Nesse contexto, a distinção entre cosmopolitismo involuntário e cosmopolitismo intencional é relevante. O primeiro se refere à reinvenção ou hibridização (local) do significado de produtos e práticas culturais que ocorre de maneira tácita, pelo simples ato de consumir. Consome-se “cosmopolitamente” sem que isso leve a uma relação reflexiva com o Outro, sem haver engajamento ético, moral ou político. Já o cosmopolitismo intencional diz respeito a uma experiência da alteridade que ativa a reflexividade. Isto é, o cosmopolita intencional transgride “fronteiras convencionais da própria cultura étnica ou nacional” (CICCHELLI et al., 2016, p. 61). Nessa acepção, práticas diversificadas de consumo cultural estimulam, reflexivamente, a imaginação num sentido cosmopolita e podem promover um engajamento ético, moral e político com o Outro.

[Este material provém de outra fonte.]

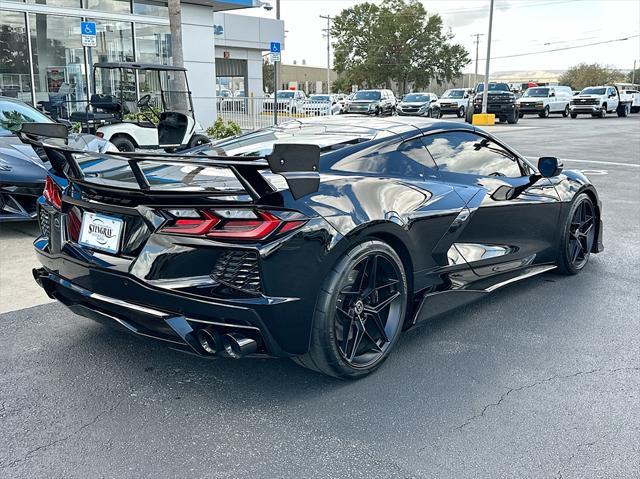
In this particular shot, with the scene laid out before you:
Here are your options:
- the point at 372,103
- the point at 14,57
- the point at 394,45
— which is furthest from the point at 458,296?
the point at 394,45

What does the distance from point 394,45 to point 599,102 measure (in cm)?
3629

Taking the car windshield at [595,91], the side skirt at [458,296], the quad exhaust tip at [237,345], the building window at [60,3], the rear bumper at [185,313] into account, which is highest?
the building window at [60,3]

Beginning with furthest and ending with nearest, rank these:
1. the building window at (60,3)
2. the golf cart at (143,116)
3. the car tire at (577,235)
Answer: the building window at (60,3)
the golf cart at (143,116)
the car tire at (577,235)

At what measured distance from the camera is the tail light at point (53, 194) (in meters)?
3.64

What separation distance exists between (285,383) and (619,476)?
171cm

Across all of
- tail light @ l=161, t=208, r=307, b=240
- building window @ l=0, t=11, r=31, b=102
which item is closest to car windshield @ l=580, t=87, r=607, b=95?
building window @ l=0, t=11, r=31, b=102

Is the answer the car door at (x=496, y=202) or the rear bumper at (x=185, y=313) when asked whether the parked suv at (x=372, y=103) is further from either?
the rear bumper at (x=185, y=313)

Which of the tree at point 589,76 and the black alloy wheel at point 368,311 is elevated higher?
the tree at point 589,76

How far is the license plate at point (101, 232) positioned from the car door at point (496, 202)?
2.11m

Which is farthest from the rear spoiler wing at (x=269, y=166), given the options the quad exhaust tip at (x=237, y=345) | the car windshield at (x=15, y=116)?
the car windshield at (x=15, y=116)

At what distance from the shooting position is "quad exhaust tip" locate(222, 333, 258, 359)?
3.03 metres

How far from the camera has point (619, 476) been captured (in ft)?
8.80

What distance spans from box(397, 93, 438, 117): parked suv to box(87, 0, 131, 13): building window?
19.1 metres

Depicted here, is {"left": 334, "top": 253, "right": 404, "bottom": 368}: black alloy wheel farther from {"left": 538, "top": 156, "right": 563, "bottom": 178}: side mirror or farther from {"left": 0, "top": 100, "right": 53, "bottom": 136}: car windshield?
{"left": 0, "top": 100, "right": 53, "bottom": 136}: car windshield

O caráter involuntário ou intencional do cosmopolitismo sugere que a relação entre consumo e abertura cosmopolita remete a processos ambivalentes de aprendizagem (CICCHELLI, 2016b, pp. 191-196). Ambivalente porque não decorrem de um conhecimento organizado, sendo “um processo enviesado e reversível” (CICCHELLI, 2013, p. 218). Isto é, a relação entre experiência estética e aprendizagem não é linear: por um lado, a experiência estética do consumo não necessariamente gera consciência moral e princípios éticos inclusivos do Outro, mas, por outro lado, quando tal consciência e princípios motivam a ação, pressupõe-se a experiência estética (CICCHELLI, 2016a, p. 9). Desse processo ambivalente de aprendizagem surge o cosmopolita amador, um tipo social cuja relação com a cultura se dá mediante uma dinâmica de compartilhamento, diferenciação e misturas “particulares e efêmeras [...]vinculada a uma socialização horizontal tecida na forma de rede” (CICCHELLI et al., 2016, p. 62).

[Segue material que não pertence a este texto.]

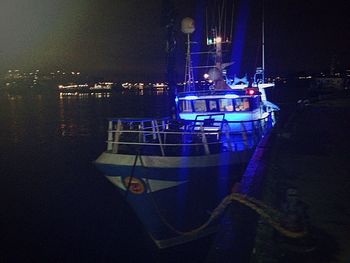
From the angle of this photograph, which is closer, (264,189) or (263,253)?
(263,253)

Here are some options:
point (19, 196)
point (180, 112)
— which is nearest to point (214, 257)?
point (180, 112)

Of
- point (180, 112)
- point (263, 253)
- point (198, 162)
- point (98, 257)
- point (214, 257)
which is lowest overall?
point (98, 257)

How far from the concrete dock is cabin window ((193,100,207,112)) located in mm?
2731

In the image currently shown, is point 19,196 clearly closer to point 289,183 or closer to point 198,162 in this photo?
point 198,162

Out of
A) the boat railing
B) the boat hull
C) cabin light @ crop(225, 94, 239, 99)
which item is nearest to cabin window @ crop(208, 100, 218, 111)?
cabin light @ crop(225, 94, 239, 99)

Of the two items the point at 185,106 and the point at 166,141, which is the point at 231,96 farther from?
the point at 166,141

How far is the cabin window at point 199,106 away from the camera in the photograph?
623 inches

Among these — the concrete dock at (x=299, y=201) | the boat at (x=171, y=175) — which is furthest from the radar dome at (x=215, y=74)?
the boat at (x=171, y=175)

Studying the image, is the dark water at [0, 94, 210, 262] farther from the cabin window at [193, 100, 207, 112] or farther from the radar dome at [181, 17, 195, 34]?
the radar dome at [181, 17, 195, 34]

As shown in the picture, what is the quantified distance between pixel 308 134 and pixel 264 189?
34.9 feet

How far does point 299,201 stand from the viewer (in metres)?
6.19

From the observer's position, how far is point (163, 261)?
1062cm

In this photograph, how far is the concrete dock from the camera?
594 cm

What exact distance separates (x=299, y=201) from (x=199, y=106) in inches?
393
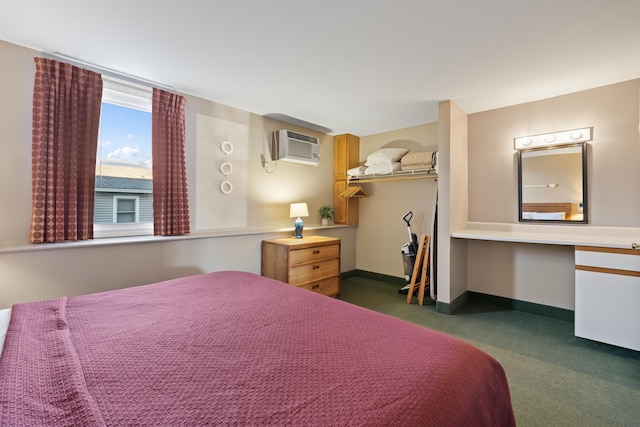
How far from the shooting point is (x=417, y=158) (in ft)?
12.1

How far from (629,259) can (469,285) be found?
1.63 metres

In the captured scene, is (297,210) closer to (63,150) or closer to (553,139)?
(63,150)

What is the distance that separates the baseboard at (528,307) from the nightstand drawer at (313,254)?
1.85 meters

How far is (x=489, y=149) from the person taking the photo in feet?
11.3

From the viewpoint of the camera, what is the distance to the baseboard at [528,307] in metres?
2.99

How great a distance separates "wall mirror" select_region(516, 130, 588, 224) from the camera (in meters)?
2.88

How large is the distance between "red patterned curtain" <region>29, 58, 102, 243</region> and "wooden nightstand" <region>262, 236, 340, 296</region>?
1781mm

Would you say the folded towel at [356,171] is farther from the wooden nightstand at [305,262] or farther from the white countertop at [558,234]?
the white countertop at [558,234]

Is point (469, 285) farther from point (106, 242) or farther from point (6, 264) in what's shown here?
point (6, 264)

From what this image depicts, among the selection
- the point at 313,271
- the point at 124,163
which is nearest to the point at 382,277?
the point at 313,271

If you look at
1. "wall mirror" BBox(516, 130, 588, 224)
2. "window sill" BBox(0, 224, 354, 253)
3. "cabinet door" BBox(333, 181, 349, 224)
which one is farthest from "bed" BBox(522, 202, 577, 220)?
"window sill" BBox(0, 224, 354, 253)

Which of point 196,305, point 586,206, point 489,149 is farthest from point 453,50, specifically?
point 196,305

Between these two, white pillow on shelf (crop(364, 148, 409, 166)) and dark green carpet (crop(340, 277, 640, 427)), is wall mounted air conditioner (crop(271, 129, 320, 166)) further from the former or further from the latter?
dark green carpet (crop(340, 277, 640, 427))

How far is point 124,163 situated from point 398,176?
3.26 metres
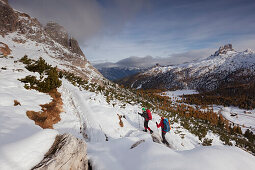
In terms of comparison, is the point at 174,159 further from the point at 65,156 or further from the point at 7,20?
the point at 7,20

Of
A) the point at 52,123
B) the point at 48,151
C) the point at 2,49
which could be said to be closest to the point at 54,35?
the point at 2,49

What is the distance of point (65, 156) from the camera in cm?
388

A pesquisa sobre o cosmopolitismo estético-cultural ainda é incipiente, consequentemente ainda sabemos pouco sobre as implicações normativas do cosmopolita amador e sua incidência sobre a estratificação social. Todavia, as pesquisas já realizadas sugerem que, com a diversificação do consumo cultural na era digital (OCTOBRE, 2014), o cosmopolitismo não está mais restrito às elites: “[quando] as elites esnobes [...] são substituídas por cosmopolitas estéticos, as hierarquias de legitimidade (culturais / sociais / econômicas) tendem a se desvincular, especialmente entre os jovens e em um regime de consumo digital e mediático” (CICCHELLI e OCTOBRE, 2015, p. 108). Isso significa que a correspondência entre estratificação social e cultural (ver, por exemplo, BOURDIEU e PASSERON, 1970; BOURDIEU, 1979) parece ter se complexificado: o cosmopolitismo estético-cultural ilumina uma reconfiguração da relação entre “informação e conhecimento, educação e cultura, experiência e representação” (CICCHELLI et al., 2016, p. 60). Como consequência de uma “tendência para a hibridização dos espaços culturais”, não seria mais possível auferir uma posição social apenas com base no “repertório de gostos e de práticas” (CICCHELLI e OCTOBRE, 2015, p. 108).

Em vista do que precede, compreende-se que o cosmopolitismo estético-cultural situa analiticamente o entrelaçamento cultural nas pequenas coisas do dia a dia. Na medida em que a experiência do não-familiar pode ativar a reflexividade e promover formas de aprendizagem, as dimensões estética e cultural do cosmopolitismo não ficam reduzidas à superficialidade do consumo nem à efemeridade de encontros. A experiência do consumo de produtos culturais estrangeiros vem acompanhada de uma “apropriação linguística, visual ou narrativa” que incide sobre a reprodução cultural (CICCHELLI e OCTOBRE, 2015, p. 103). Ao iluminar os contornos de uma socialização cosmopolita que está a tomar forma entre os jovens, o cosmopolitismo estético-cultural invoca um entendimento intersubjetivo que pode ser compreendido a partir de uma hermenêutica da alteridade, na qual experiência e aprendizagem orientam a relação de Ego com Alter num mundo culturalmente plural e comum (CICCHELLI , 2016b, pp. 153-166).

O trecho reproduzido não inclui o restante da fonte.